Tasks to perform:
**a.** Translate this sentence from the passage on study limitations into Spanish: "In order to truly benchmark between universities, other types of curricula need to be analysed."
**b.** Go on with the passage on study limitations, starting right after its final sentence.

One of the universities offering the programme declined to participate in the study. This limited the sample size and eliminated the possibility of extensive cluster analysis. This also affected the external validity of the work – results may thus not be applicable to this university. Additionally, the study only analysed one type of curriculum, the written curriculum. In order to truly benchmark between universities, other types of curricula need to be analysed. There is a potential that certain content related to critical care could have been taught in other modules or form part of informal training within WIL. This study did not include this in the data analysis and further studies are required to match results deductively. The study did not assess student competency or ability to operate within the clinical environment, a function of not only education but a culmination of multiple factors. These elements affect the internal validity of the results presented herein. Validity was bolstered, however, through: improving qualitative trustworthiness and credibility[[22]] by adopting well-established, multi-method research designs; frequent debriefing sessions between the authors; engaging with universities to obtain data that were not immediately apparent; and examining results through the context of previous research in the discussion. Bolstering credibility ensures reliability/dependability.[[22]] Yet, reliability is further ensured through employing overlapping methods and in-depth discussion of the research and analysis processes followed.

Excerpts from a dataset:
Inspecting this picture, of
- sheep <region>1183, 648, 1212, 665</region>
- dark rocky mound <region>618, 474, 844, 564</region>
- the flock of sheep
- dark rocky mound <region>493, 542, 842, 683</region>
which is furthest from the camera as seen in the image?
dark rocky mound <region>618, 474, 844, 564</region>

Answers by task:
**a.** Para establecer una verdadera comparación entre universidades, es necesario analizar otros tipos de currículos.

**b.**
Conclusion

In SA, as in the rest of Africa, there is a two-fold problem with critical care services. First, the lack of critical care units within healthcare systems, and secondly, the large distances between critical care units. This leads to the potential that many patients will require transportation between facilities or the retrieval of patients from facilities that do not have the resources to treat them. Practitioners performing these risky transfers need appropriate training to safely perform them, which necessitates the need for a clear and considered standard. In all components compared, the universities offering BEMC were more similar than they were different. However, in the context of high adverse event rates, it is likely that these programmes may not adequately prepare graduates for CCT. Additionally, it is unclear whether the components taught are relevant to the SA patient population and healthcare system context. Further research in the field will need to be conducted with a focus on these missing elements of the curriculum, including student preparedness for the clinical environment. Postgraduate educational programmes might need to be developed to equip emergency care practitioners to function in this environment safely.